Tracy:For me, becoming a mom was a rollercoaster ride of unknowns: surprise—you’re pregnant, surprise—you’re in early labor, surprise—you may never sleep again. But amid all the worries and fears that come with being a mom, there lies one glistening truth: you are able to love in a way that you never even believed possible. From the moment I saw Braxton, I knew my life would never be the same. There was just this little guy that I loved more than anything, more than myself even, and he relied on me for everything—to eat, to sleep, to be safe. Fulfilling his needs has taught me patience and self-giving in a way that I would’ve never experienced had I not been a mom.
Alyson:I knew I would love my child but I had no idea I would fall in love with her! I didn’t know that every squeal, quiet sigh, tiny smile and toe wiggle would make me love her even more. She amazes me!

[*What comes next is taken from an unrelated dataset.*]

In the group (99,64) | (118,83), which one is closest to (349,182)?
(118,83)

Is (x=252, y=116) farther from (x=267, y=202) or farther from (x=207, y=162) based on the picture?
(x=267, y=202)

Ginny: There are women who gush over strangers’ babies in the grocery line and volunteer their arms whenever a newborn appears at church. I was not one of those women, so I was astounded by the hold my baby had on my heart, and at how quickly she attained that grip. Becoming a mother, I experienced both a delightful losing and a confirming finding of myself. I think anytime we stretch ourselves to fill a new role, we experience some emotional turmoil, but there is an immense fulfillment in expanding one’s capacity to think, to create, and in this case, to love.